Stored dataset items
···

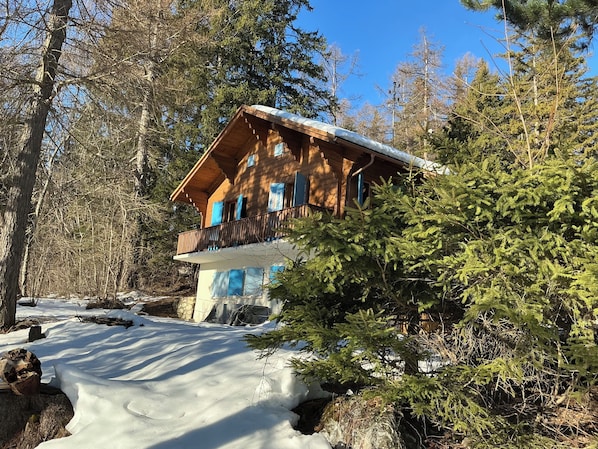 A wooden cabin with a balcony, surrounded by trees and snow.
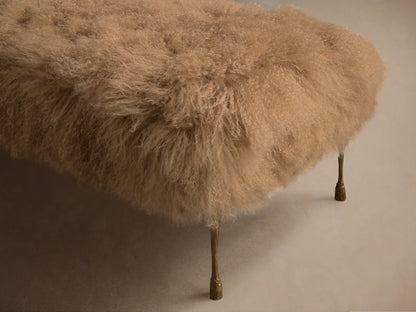 Front view of the beige Gwen Mongolian Shearling Bench, featuring shaggy fur and thin brass legs.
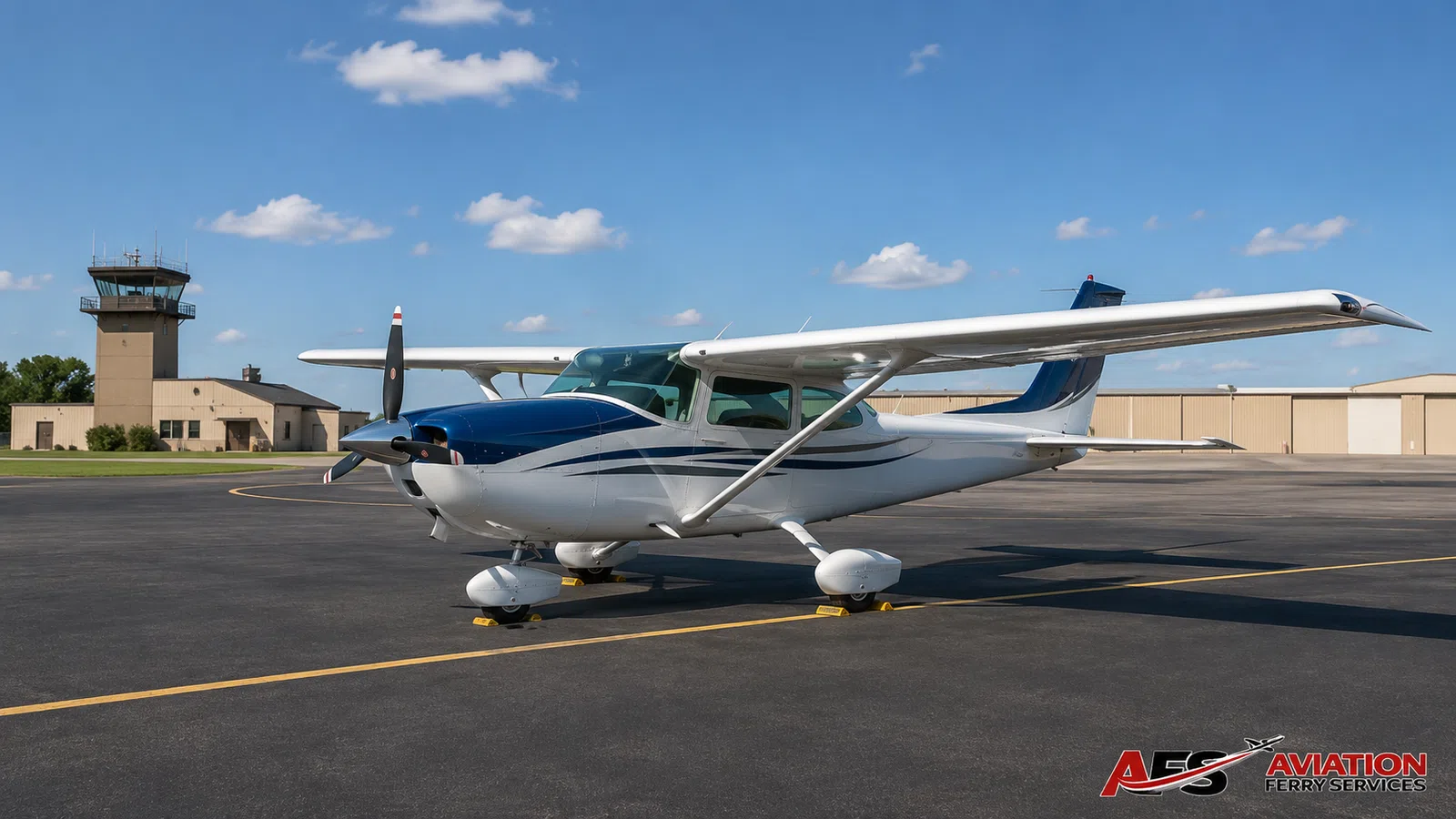 Single-engine high-wing piston aircraft parked on an airport ramp.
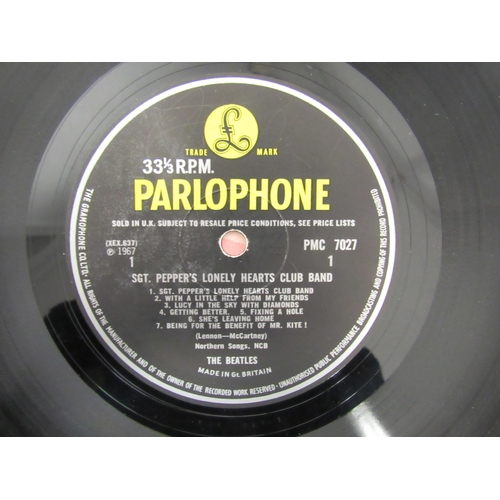 7091 - THE BEATLES: A collection of twelve LPs, Parlophone releases having black and yellow labels except w... 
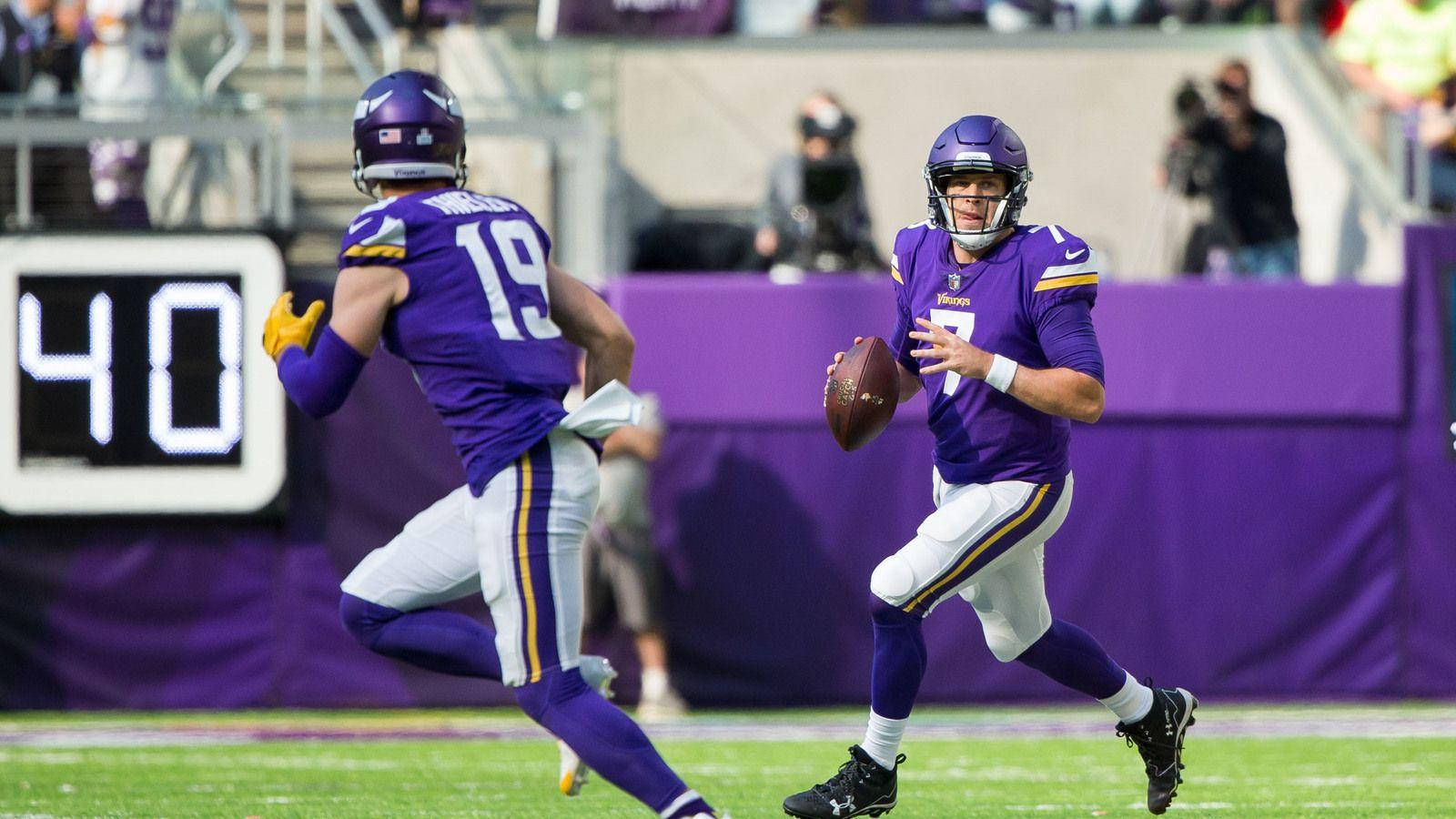 Football Players 桌布 壁紙 — 兩名身穿紫色球衣的明尼蘇達維京人隊美式足球員在陽光明媚的球場上衝刺，比賽中記分板顯示40。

···

Swap "aircraft" for "airplane" in every caption of the material, keeping everything else as it is. Leave the pictures out of your answer.

 A wooden cabin with a balcony, surrounded by trees and snow.
 Front view of the beige Gwen Mongolian Shearling Bench, featuring shaggy fur and thin brass legs.
 Single-engine high-wing piston airplane parked on an airport ramp.
 7091 - THE BEATLES: A collection of twelve LPs, Parlophone releases having black and yellow labels except w... 
 Football Players 桌布 壁紙 — 兩名身穿紫色球衣的明尼蘇達維京人隊美式足球員在陽光明媚的球場上衝刺，比賽中記分板顯示40。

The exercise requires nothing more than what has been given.